Watching Shark Tank inspired me to think about how I might be evaluated by the sharks if I were standing before them, if I was the product being presented. The answer is not so clear. Up until recently, I was a shy person, not very confident, apprehensive about almost all I did. I remember myself as a little girl being terrified to leave my mother’s leg, frightened to speak to other kids, or sometimes to speak at all. As I got older, I quit the first and only sports team I had ever tried out for, fearing failure and embarrassment. In middle school, I kept to myself in classes, even if I was sure I had the right answer to a teacher’s question.
But once I got to high school, something changed. I realized that if I continued to live my life hiding and marginalizing my true value, I would never be able to make any contribution to the world. I would never have equity in anything, because I wouldn’t even be sitting at the negotiating table. I knew that I had to make a change, and that is exactly what I did. I joined a variety of clubs such as Jewish Awareness at Dwight Englewood, Dwight Englewood Fights Against Cancer, Dwight Englewood Supports our Troops, and yearbook. I also went out for the cross country, track, and tennis teams. By 11th grade, I started to take courses that challenged me, while also beginning to speak more in class, even leading conversations.
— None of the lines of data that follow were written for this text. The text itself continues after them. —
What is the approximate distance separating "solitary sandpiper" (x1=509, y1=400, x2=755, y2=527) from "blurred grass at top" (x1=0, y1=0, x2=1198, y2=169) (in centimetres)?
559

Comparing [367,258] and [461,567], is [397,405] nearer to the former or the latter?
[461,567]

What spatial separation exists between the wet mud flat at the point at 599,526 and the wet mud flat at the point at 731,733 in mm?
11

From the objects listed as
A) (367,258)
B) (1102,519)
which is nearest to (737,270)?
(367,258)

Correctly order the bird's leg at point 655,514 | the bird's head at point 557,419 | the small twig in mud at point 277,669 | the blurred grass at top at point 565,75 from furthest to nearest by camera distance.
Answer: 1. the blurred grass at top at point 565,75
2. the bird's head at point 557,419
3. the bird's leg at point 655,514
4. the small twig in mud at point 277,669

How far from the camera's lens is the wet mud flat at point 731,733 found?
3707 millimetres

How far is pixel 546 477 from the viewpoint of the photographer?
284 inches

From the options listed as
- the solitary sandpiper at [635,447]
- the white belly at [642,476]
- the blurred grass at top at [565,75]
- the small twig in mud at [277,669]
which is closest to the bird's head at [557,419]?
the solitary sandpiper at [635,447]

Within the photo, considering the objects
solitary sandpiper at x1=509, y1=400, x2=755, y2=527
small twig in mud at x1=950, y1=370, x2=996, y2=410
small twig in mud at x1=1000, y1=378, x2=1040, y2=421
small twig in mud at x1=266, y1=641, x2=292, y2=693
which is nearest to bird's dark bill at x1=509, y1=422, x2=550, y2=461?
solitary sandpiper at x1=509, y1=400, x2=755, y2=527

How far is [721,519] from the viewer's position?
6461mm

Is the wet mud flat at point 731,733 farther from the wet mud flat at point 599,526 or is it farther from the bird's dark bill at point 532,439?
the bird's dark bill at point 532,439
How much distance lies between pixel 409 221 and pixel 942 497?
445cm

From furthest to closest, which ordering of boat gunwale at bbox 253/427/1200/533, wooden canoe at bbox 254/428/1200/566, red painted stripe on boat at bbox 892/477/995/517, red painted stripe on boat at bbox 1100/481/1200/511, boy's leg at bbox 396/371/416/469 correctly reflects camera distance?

Socially, I emerged into a larger group of friends. But more importantly, I started to grow into a confident person, something I never thought would happen.
One of the biggest steps I took in this process was volunteering at Camp Dream Street, a local camp for children afflicted with cancer. What I found within myself during this experience was the ability to dig deep and overcome my insecurities. I swam, did arts and crafts and danced without inhibitions, bringing huge smiles to the kids’ faces. This success brought me tremendous gratification; it made me realize that I have the ability to impact others’ lives.
By now, I have tried numerous undertakings, and although I have gotten rejected from some of them, I have learned to move on and be excited about my next new marketing strategy. There will always be a shy girl inside of me, but I’ve realized the benefit of her perspective only adds to my valuation. I still don’t know if I could ever stand on that platform and pitch to the sharks. I know that they might call me a work in progress, or say that I don’t quite have a product yet. I am part introvert and part extrovert, part homebody and part wanderer, part student and part mentor, part speaker and part listener. But what I have learned is that value comes in many different forms, and mine comes with a proven track record of growth. I have a lot to offer the world, and I am finally taking this product public.